Frau Hatschmaham: Rollstuhlfahrerin, aber sehr kontaktfreudig und fühlt sich in ausgegrenzt; sie ist Staatsanwältin und hat zwei Kinder. Sie verfügt über einen eigenen Lift, um ihre Nachbarn besuchen zu können; der Lift ist ihr Lebensraum.
Kerstin Schweiger: 43-jährige Architektin; kontaktfreudig; telefonsüchtig; fotografiert gerne; braucht eine kleine Wohnung fürs Wochenende zum Ausspannen - nur für sich, mit Fotolabor, netten Menschen und Telefonanschluss; 2 Kinder, nimmt sie aber nie ins Wochenende mit.
Herbert Görgens: Chemiker, der am liebsten in seinem großen Labor arbeitet; sein Hobby ist das Beobachten von Regenwürmern, die er leidenschaftlich gern züchtet; wenig Kontakt zu seiner Außenwelt.
Xaver Hintermeyer: 24-jähriger Kfz-Mechaniker und Musikstudent; Rockmusiker, der oft mit seinen Freunden in der Wohnung probt und den Unmut seiner Nachbarn erregt.
25-jähriger Biologie-Student: liebt Pflanzen, Tiere und Umwelt; Öko-Aktivist; demonstriert gegen Atomkraft; verbringt die meiste Zeit in der Natur, braucht seinen eigenen Garten/Glashaus.
Jan: 24-jähriger Fotograf und Hobby-Maler, hat gerade international Karriere gemacht, braucht Publikum.

Das Holzmodell (= Regal) hatten Studenten der Werkerziehung an der Hochschule Mozarteum bereits im Vorfeld (Maßstab 1:50) gebaut. Das Thema Wohnen wurde zunächst monofunktional (Synthese Wohnen Leben Arbeiten Erholen) bearbeitet. In die vorgegebene Holzskelettkonstruktion, die sich an die Felswand anlehnt, galt es, individuelle Raumkonzepte einzusetzen. Die umgebende Landschaft sowie Bezüge zur Stadt konnten als Planungsraum mit einbezogen werden.
Die gesamte praktische Phase war charakterisiert durch ein sehr offenes Arbeitsklima. Das Modell und die Arbeit am Modell standen im Mittelpunkt: Jeder Schüler musste ein Raumkonzept entwickeln, abgestimmt auf die Bedürfnisse des jeweiligen Bewohners, und in diesem Sinne das Regal „besetzen“.

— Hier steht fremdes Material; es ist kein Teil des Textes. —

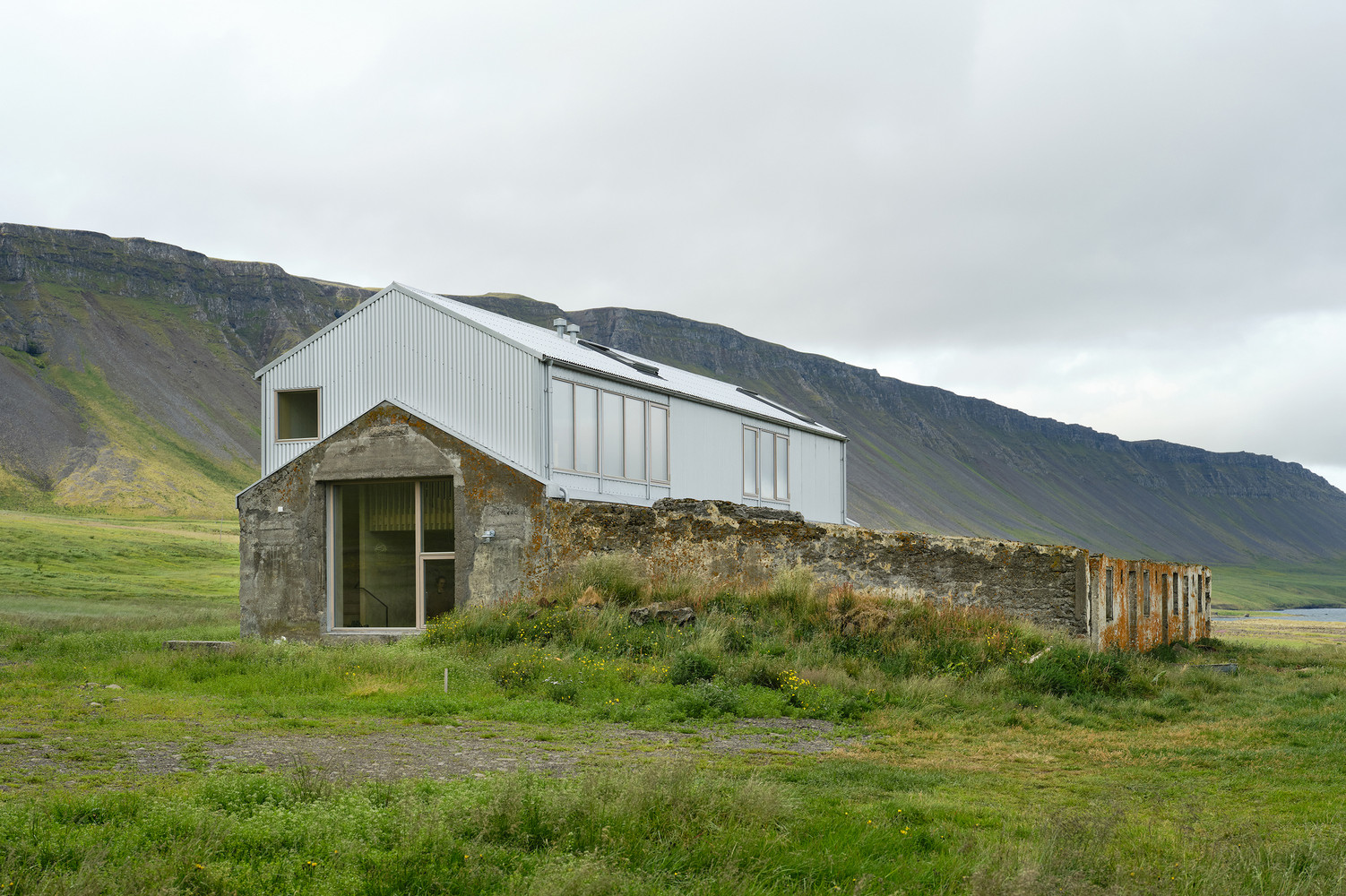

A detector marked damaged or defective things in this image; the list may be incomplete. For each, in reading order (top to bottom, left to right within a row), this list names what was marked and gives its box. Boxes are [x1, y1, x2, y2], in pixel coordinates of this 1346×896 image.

rusty orange stained wall [1087, 554, 1216, 645]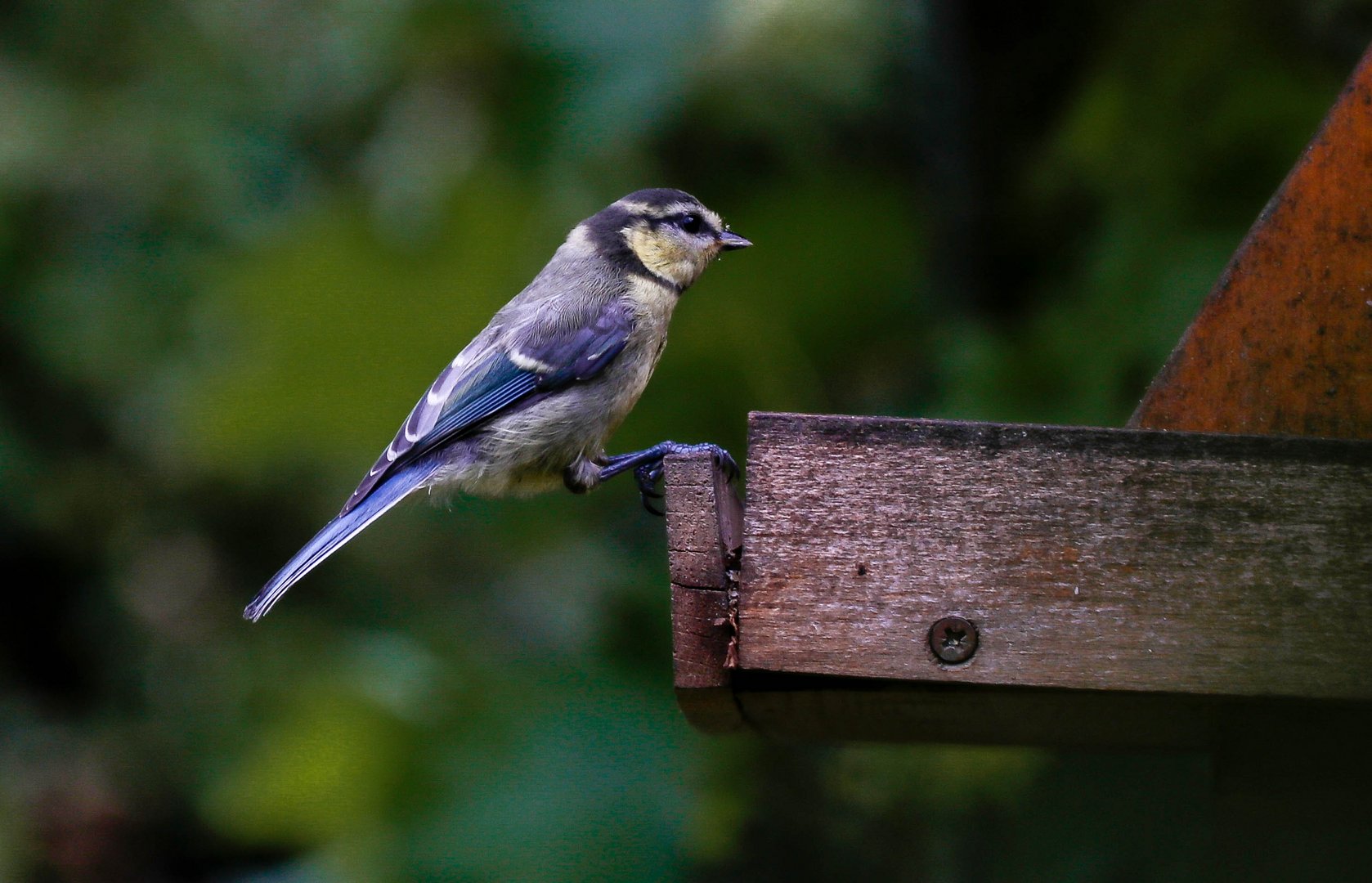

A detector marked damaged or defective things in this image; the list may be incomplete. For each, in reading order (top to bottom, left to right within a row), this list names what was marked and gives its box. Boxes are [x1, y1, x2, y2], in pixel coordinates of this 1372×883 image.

rusty nail [935, 618, 975, 667]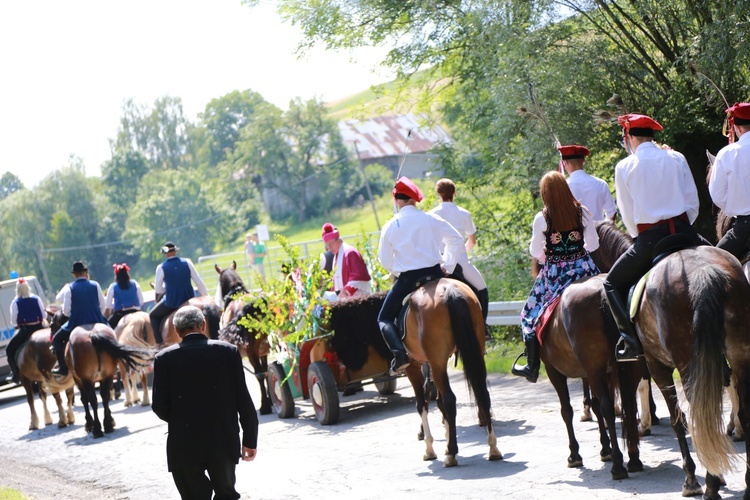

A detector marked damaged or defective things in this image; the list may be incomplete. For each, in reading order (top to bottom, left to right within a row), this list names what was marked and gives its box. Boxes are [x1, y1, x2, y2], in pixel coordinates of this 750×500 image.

rusty corrugated roof [340, 114, 452, 159]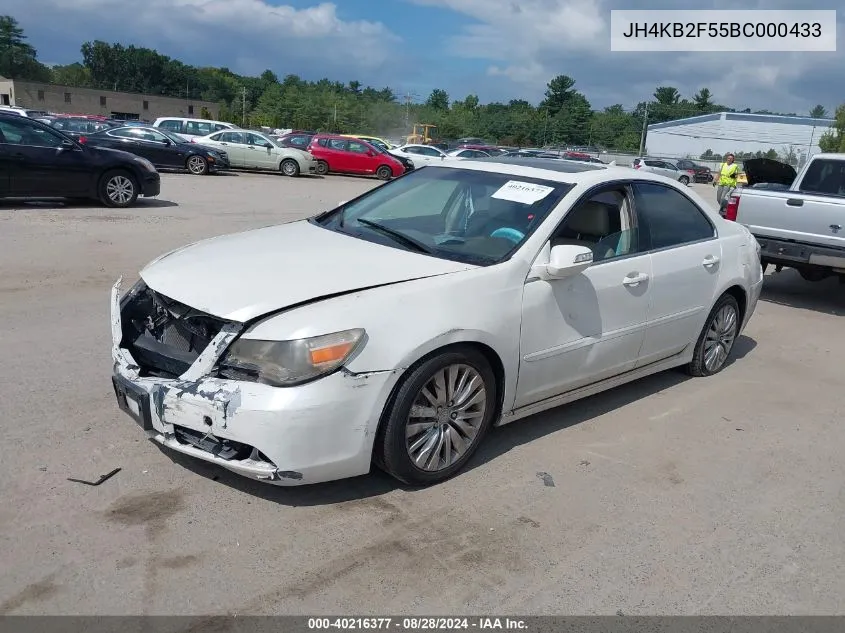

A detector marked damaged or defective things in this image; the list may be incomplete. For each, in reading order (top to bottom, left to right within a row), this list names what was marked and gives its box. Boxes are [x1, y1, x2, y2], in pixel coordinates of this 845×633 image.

crumpled hood [138, 221, 474, 320]
front end damage [109, 278, 392, 484]
damaged front bumper [110, 276, 398, 484]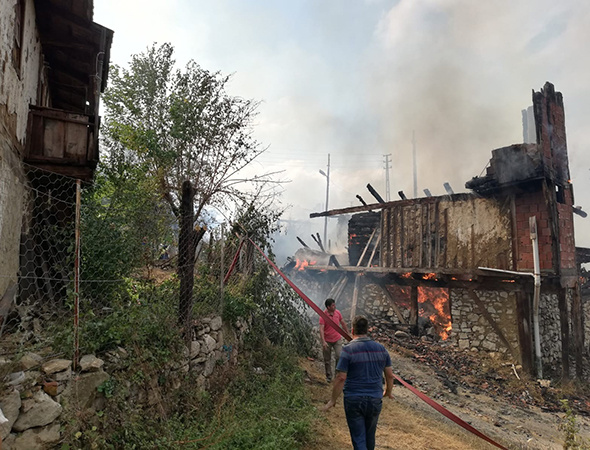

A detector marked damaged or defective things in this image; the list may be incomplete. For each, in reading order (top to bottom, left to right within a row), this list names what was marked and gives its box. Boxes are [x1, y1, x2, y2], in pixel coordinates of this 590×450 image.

charred wooden beam [368, 184, 386, 203]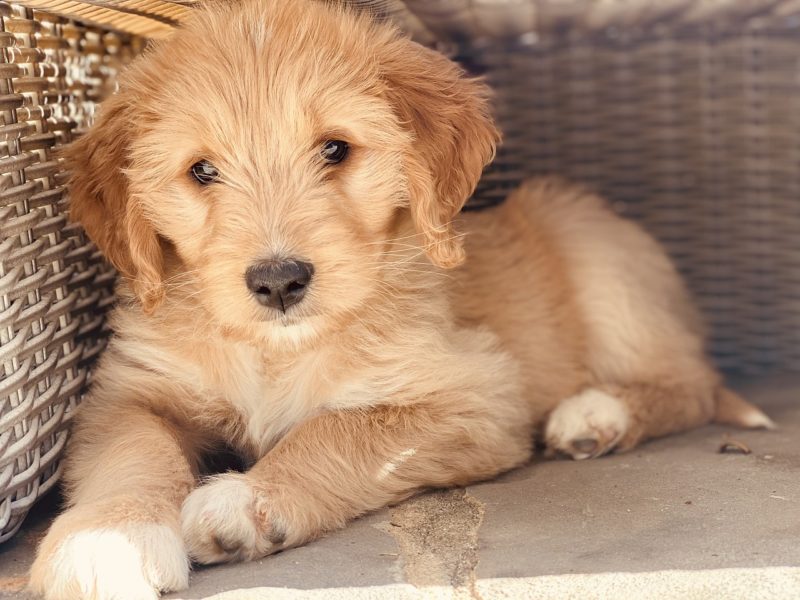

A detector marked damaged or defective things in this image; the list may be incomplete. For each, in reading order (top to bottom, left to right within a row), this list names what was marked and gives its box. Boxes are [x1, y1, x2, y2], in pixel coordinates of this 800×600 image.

crack in concrete [378, 488, 484, 600]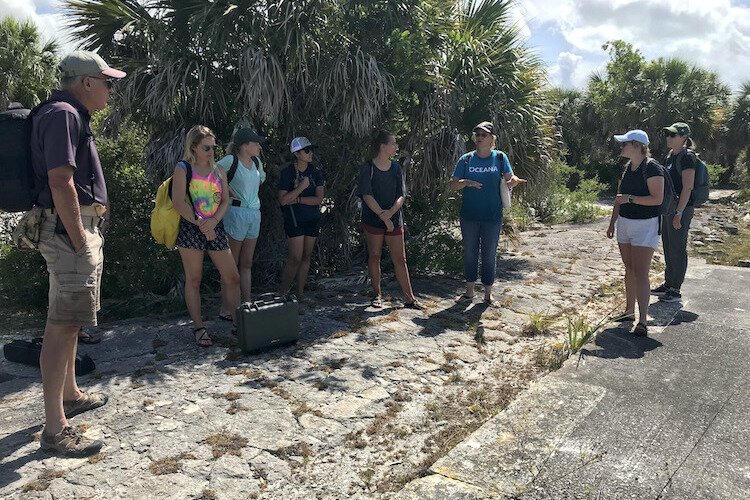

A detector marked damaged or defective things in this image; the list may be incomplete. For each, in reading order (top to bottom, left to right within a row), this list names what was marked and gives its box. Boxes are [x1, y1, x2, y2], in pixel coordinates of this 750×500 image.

cracked concrete path [402, 260, 750, 498]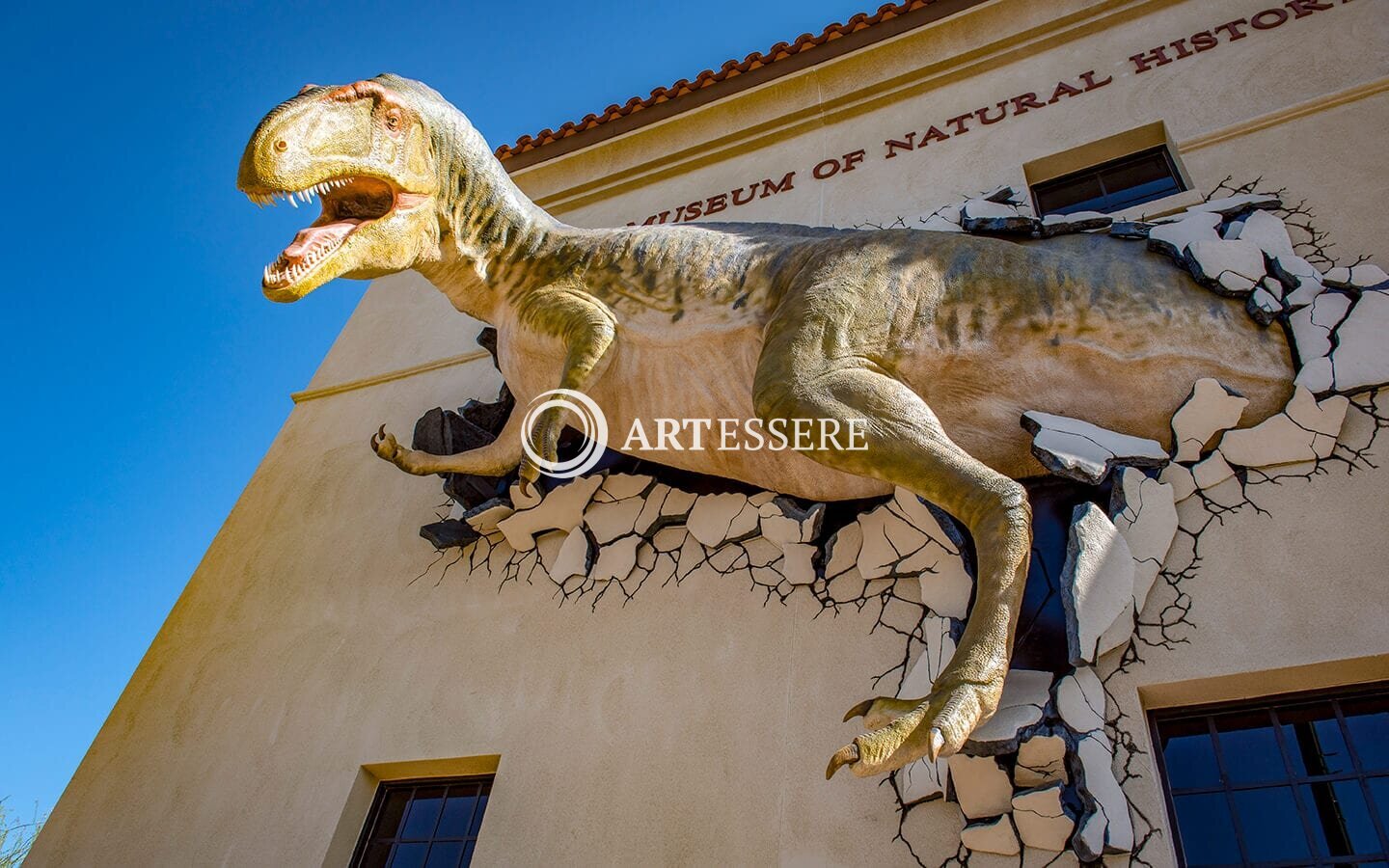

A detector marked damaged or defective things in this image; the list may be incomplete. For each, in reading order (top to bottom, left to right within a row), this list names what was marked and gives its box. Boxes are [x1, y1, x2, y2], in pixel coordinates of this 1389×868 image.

broken concrete chunk [1026, 411, 1165, 484]
broken concrete chunk [1165, 378, 1250, 465]
broken concrete chunk [1219, 386, 1350, 469]
broken concrete chunk [498, 475, 610, 548]
broken concrete chunk [1065, 502, 1142, 664]
broken concrete chunk [965, 667, 1049, 748]
broken concrete chunk [945, 752, 1011, 822]
broken concrete chunk [961, 814, 1026, 853]
broken concrete chunk [1011, 737, 1073, 791]
broken concrete chunk [1011, 783, 1073, 853]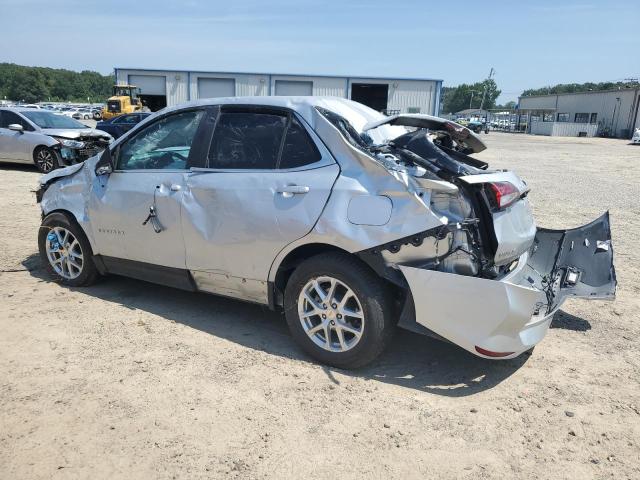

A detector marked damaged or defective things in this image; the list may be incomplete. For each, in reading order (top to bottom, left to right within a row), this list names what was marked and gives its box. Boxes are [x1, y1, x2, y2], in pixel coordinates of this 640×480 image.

damaged rear of suv [35, 96, 616, 368]
broken taillight lens [490, 181, 520, 209]
detached rear bumper cover [400, 212, 616, 358]
damaged rear bumper [400, 212, 616, 358]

• Grundsätzliche Fragen ergaben sich:
Was sind meine/seine Wohnbedürfnisse? Was ist (mein) Lebensraum? Wo und wie überschneiden sich diese Individualräume? Ergeben sich dadurch Räume, die gemeinschaftlich (nachbarschaftlich) genutzt werden sollen?
Formale und funktionale Probleme, wie z.B. die Erschließung des Objektes, mussten von allen gemeinsam gelöst werden.
Eine intensive individuelle Betreuung, die Zusammenhänge aufzeigte, Anstöße bot, Diskussionen herbeiführte, technische Hilfestellung leistete, bildete die Voraussetzung. Die Halbtage waren strukturiert durch regelmäßige Gesprächsrunden im Plenum, wo jeder über seine Arbeit reflektieren, seine Lösung begründen und sich der allgemeinen Kritik aussetzen konnte.

Nachdem am ersten Tag der Einstieg - die Besetzung des Modells - nur sehr zögernd und vorsichtig passierte - zu stark waren eingefahrene, hinlänglich bekannte Vorstellungen und Zwänge - konnten wir in der Folge erleben, wie sich die Schüler davon befreiten und das Regal sich immer mehr Raum verschaffte, sich ausbreitete: zu einem Organismus, zu einer Stadt im allerbesten Sinn.

Finanzierung: Österreichischer Kulturservice und Kultur & Schule (Honorar), Architektenkammer Salzburg (Material).